Yesterday I had a migraine headache after spending the morning volunteering in a clothing donation sorting hall. I spent most of the afternoon crouched over the desk still doing work, massaging my forehead with my fingertips, and eating something despite the nausea.
This morning I awoke earlier than usual, feeling topsy-turvy in the middle too, and decided to take a whole sick day from work.
So on the whole I've been very carefully doing only undemanding things that don't make me feel ill, and it's been sort of nice. Lots of reading, staring at my plants and making sure they are watered; a long nap that might not be a miracle cure but still ...; hanging out with one of my brothers a little bit; watching the British archaeological TV series, eating ice cream; and playing a bit of Scott Joplin, and German dances from Beethoven, on the piano.
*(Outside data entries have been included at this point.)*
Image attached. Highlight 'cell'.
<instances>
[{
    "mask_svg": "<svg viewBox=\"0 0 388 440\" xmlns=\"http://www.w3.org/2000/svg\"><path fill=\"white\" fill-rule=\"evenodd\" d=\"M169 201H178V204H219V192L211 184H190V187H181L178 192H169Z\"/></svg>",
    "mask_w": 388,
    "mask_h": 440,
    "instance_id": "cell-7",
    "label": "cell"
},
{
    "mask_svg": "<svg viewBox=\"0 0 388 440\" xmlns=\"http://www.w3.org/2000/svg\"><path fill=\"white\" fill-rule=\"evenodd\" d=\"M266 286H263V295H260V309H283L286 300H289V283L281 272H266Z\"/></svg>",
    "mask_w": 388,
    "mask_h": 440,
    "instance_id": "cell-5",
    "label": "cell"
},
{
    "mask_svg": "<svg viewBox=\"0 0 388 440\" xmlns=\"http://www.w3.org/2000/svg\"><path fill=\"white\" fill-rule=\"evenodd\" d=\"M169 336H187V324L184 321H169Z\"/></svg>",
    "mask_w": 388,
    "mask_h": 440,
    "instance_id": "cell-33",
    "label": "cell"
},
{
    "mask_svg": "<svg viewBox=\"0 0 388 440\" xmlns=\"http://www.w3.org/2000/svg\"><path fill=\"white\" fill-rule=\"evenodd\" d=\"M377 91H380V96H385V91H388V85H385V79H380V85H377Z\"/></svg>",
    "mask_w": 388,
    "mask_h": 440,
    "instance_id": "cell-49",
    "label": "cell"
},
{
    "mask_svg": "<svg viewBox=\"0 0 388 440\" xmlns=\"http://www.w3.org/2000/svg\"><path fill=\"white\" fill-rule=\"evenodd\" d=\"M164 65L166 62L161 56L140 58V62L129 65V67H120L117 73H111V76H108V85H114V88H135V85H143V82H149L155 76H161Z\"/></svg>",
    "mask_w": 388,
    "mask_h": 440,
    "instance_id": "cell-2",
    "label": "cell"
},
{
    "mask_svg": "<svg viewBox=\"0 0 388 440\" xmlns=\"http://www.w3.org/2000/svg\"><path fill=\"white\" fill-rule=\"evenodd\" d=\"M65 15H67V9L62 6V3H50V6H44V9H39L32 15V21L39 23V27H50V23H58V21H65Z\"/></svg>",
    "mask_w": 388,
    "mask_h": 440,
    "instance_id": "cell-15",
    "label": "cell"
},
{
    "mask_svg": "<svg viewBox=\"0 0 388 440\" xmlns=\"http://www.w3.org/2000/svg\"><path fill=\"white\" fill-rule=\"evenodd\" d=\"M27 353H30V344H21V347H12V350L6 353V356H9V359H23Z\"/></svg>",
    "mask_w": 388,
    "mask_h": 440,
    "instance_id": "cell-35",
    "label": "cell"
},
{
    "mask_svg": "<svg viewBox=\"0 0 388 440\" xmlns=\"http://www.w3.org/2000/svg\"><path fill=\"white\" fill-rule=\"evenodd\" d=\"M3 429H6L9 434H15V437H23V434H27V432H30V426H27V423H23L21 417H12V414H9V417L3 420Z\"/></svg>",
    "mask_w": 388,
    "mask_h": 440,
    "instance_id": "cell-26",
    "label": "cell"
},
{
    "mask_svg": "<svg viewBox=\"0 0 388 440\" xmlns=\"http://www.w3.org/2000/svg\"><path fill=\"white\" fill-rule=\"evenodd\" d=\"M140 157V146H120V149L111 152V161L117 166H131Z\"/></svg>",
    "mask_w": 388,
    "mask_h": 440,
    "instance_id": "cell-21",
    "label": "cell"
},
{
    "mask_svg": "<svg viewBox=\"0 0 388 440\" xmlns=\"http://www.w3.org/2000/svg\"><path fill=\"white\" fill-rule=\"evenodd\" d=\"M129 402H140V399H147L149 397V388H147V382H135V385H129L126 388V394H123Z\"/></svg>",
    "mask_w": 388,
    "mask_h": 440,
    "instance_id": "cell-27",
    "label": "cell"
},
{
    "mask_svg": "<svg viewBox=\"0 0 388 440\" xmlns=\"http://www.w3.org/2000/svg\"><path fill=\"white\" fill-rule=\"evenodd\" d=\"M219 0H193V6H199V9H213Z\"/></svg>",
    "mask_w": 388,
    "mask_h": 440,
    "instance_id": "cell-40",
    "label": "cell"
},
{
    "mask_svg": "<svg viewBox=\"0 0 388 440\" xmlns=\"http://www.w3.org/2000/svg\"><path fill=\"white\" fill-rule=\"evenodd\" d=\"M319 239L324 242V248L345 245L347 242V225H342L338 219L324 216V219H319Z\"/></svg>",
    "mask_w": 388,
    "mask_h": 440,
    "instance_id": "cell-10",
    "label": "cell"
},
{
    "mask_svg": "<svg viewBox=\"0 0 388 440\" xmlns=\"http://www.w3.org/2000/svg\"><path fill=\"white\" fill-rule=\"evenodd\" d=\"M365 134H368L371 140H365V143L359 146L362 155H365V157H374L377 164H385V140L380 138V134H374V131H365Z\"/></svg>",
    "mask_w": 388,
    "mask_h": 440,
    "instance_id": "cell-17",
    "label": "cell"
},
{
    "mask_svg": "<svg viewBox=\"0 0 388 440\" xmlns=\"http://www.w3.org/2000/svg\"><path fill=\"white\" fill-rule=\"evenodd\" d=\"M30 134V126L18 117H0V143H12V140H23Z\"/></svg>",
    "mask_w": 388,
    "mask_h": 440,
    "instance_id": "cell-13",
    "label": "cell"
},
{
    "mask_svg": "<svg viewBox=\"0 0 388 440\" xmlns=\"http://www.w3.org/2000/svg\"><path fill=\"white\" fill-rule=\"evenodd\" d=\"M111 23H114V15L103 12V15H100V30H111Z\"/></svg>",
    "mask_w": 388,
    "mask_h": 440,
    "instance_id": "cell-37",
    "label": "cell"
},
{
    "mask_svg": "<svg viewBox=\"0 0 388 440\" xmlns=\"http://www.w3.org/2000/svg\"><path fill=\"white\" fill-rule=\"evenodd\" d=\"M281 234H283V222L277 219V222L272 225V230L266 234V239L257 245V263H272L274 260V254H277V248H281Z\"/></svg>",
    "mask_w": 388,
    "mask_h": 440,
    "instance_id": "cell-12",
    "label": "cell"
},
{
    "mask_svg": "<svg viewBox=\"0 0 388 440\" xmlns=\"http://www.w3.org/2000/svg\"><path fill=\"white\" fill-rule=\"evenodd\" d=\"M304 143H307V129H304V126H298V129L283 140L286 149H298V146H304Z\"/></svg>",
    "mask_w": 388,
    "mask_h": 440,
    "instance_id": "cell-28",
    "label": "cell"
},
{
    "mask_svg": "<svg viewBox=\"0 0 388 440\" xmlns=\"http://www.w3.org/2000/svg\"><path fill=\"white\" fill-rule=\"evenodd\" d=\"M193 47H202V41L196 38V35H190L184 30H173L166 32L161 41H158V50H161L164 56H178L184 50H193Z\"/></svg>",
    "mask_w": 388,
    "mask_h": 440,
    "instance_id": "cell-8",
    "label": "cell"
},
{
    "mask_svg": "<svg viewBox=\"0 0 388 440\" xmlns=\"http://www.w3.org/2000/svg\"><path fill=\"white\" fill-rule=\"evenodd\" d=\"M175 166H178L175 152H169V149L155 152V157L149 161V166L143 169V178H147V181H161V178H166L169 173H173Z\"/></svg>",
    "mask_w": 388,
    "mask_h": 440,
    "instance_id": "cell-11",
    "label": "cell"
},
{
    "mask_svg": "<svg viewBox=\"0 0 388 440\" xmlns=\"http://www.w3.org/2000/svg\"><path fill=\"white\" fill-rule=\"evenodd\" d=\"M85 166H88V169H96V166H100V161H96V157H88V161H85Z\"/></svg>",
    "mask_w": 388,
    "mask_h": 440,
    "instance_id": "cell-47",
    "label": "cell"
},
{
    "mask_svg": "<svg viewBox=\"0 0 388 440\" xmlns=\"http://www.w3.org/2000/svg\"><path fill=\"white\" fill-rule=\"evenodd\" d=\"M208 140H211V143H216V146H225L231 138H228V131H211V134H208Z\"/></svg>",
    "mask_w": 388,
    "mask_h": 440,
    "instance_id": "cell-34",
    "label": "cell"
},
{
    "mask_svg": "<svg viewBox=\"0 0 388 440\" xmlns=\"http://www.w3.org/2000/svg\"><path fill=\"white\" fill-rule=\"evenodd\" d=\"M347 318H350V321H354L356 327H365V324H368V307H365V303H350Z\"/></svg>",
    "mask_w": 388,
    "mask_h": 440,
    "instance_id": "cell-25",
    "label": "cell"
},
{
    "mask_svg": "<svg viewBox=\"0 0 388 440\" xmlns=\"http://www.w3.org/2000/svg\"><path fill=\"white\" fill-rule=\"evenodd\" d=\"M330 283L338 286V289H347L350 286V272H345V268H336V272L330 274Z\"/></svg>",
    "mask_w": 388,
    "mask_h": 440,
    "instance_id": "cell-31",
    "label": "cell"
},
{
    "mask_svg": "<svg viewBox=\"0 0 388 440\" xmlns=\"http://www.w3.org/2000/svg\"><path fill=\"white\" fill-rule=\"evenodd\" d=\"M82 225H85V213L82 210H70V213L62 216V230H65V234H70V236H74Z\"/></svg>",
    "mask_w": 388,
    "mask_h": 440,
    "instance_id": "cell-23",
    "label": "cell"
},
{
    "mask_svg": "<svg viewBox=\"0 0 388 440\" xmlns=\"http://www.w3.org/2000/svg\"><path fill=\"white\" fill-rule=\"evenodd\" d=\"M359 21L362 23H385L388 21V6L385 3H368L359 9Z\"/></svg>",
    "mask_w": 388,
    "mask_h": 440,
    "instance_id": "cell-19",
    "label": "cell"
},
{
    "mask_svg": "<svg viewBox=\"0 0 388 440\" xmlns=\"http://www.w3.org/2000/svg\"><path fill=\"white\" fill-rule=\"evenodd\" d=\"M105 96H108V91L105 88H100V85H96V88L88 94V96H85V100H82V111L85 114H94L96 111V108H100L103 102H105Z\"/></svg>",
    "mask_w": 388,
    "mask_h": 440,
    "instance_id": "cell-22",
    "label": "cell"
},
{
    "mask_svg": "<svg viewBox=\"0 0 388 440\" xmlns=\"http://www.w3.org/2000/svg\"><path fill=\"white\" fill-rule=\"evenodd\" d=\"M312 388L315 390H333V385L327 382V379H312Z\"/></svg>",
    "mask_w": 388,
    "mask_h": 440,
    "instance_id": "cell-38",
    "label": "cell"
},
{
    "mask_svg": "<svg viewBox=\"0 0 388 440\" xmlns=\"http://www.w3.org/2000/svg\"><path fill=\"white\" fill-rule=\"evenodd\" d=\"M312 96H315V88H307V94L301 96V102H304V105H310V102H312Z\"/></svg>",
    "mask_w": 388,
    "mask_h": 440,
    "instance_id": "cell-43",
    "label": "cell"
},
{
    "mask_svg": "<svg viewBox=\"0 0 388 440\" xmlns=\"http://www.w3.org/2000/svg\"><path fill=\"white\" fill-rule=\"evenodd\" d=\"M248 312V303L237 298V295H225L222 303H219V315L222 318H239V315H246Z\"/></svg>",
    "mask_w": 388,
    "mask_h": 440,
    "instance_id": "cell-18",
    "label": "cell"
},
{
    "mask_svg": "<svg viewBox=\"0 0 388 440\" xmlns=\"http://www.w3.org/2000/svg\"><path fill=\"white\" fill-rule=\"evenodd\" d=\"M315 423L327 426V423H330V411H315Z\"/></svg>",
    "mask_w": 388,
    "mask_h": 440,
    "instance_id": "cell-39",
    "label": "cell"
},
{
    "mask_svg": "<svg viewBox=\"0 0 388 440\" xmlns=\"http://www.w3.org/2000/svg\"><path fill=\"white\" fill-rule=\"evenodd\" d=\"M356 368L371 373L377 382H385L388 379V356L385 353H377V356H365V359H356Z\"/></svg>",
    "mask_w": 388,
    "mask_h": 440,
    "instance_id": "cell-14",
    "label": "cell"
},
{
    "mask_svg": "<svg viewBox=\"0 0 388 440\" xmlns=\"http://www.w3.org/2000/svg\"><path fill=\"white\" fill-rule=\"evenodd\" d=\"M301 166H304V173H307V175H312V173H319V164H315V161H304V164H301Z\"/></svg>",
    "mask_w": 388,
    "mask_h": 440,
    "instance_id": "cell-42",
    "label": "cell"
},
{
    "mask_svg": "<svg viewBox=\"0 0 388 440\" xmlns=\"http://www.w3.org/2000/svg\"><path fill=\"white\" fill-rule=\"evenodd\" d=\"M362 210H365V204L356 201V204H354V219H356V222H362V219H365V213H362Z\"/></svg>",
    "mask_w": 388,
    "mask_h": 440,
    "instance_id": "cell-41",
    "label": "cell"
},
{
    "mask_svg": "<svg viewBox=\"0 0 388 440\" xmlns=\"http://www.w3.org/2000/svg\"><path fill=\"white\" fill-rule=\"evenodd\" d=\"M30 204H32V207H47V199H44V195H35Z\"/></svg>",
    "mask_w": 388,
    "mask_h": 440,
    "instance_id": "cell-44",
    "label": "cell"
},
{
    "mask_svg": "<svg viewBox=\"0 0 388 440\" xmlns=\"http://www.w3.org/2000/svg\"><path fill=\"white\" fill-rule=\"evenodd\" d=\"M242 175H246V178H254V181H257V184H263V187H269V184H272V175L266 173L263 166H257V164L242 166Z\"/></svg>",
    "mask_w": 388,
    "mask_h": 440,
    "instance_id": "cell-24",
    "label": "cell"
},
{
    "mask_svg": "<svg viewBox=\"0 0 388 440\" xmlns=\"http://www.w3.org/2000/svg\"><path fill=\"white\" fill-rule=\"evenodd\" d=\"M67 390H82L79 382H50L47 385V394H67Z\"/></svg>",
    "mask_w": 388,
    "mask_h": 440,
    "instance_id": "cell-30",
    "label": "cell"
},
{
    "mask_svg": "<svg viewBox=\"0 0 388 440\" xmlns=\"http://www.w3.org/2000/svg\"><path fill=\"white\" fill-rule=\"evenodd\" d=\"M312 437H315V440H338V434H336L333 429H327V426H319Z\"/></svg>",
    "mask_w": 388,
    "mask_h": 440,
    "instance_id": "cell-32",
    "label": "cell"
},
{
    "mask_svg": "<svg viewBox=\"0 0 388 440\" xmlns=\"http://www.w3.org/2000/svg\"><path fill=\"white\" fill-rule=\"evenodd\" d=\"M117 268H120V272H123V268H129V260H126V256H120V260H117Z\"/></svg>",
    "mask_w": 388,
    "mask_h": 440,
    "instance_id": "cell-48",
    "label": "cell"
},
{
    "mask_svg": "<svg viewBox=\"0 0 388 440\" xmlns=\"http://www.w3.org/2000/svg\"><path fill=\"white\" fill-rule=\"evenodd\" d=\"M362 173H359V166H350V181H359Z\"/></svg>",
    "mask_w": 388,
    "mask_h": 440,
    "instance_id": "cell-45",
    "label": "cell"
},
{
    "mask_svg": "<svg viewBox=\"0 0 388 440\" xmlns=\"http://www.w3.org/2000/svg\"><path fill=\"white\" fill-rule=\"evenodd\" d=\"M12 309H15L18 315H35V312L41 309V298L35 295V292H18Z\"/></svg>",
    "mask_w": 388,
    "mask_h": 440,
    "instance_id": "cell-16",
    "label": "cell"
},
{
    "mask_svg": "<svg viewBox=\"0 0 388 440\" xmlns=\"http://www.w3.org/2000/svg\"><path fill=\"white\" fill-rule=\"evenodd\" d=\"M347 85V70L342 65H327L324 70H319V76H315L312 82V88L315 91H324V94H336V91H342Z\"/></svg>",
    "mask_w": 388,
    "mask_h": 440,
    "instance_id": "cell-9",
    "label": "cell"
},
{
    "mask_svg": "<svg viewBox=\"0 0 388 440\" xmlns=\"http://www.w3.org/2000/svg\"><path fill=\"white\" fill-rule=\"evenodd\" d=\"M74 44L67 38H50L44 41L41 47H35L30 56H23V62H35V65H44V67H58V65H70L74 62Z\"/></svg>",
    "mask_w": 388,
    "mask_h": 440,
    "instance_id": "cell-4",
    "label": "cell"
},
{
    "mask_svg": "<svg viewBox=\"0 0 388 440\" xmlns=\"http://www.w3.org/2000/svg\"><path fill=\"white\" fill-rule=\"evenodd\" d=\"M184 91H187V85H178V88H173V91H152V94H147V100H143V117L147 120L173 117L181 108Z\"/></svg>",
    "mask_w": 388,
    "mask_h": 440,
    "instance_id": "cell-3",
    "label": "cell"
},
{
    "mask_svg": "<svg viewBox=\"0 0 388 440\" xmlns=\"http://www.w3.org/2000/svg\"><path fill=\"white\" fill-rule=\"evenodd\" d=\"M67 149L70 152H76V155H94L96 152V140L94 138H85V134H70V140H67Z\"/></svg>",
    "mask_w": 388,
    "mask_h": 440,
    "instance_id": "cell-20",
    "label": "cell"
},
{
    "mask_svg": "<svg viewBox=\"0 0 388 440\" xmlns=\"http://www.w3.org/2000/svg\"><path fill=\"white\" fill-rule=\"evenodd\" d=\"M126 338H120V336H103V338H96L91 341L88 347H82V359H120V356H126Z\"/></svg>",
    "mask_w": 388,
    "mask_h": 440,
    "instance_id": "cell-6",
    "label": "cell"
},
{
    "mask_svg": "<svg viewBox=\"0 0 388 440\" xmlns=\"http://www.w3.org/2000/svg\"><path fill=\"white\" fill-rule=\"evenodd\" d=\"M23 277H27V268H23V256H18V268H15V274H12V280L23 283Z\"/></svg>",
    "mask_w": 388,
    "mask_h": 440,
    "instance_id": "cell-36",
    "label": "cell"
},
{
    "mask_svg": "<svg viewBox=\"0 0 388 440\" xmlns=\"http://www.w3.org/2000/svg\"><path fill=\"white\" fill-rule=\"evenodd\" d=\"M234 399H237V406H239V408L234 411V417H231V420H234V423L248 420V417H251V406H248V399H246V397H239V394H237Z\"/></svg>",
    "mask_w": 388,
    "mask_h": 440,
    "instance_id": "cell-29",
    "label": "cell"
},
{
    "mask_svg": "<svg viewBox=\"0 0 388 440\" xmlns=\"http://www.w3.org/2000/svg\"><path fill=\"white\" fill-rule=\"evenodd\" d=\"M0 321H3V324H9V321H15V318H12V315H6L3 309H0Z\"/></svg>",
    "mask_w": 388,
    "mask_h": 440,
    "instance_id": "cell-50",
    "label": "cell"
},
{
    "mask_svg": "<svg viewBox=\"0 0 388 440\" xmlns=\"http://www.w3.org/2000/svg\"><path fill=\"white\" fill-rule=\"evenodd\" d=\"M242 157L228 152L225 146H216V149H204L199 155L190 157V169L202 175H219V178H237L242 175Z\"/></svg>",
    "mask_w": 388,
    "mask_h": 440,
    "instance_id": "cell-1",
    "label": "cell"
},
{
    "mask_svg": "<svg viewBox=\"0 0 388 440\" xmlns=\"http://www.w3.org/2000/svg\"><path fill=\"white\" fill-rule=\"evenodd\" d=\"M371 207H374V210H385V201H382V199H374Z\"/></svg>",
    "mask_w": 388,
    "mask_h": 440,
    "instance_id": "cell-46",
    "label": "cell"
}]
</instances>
In the morning I even read half or so of a Chekhov short story, which has generally felt too grown-up and brooding for my mood. I've also managed to read more of a journalist's account of the 2011 uprising in Syria, No Turning Back. I'd usually read it in smaller rations because I've always felt that reading sad books when I already feel sad is not what I need except as a character-building thing. But in the context of Ukraine and the Palestinian Territories it made me reflect on how quickly the lives of civilians can be devalued in the eyes of the outside world if it's felt that 'war is always going on in those places.' For example I think even Ukraine might be an example: if I understand correctly, much concern and attention have been expended on Mariupol, Kharkiv, Kyiv and its surrounding villages, Lviv and Odesa — when other areas in Luhansk and Donetsk, maybe even Crimea, which have seen conflict since 2014 if I remember correctly, have surely suffered too in the past months.
It has been too dry this spring, and even today the mixture of sun and dark thunderclouds didn't bring forth much rain. But the oak leaves outdoors are growing greenly, my new nasturtium seedling indoors seems to be rising in height an inch per day, and whenever I have gone out it's been lovely to see the columbines and early roses and many, many other flowers at the roadsides and in the plant beds.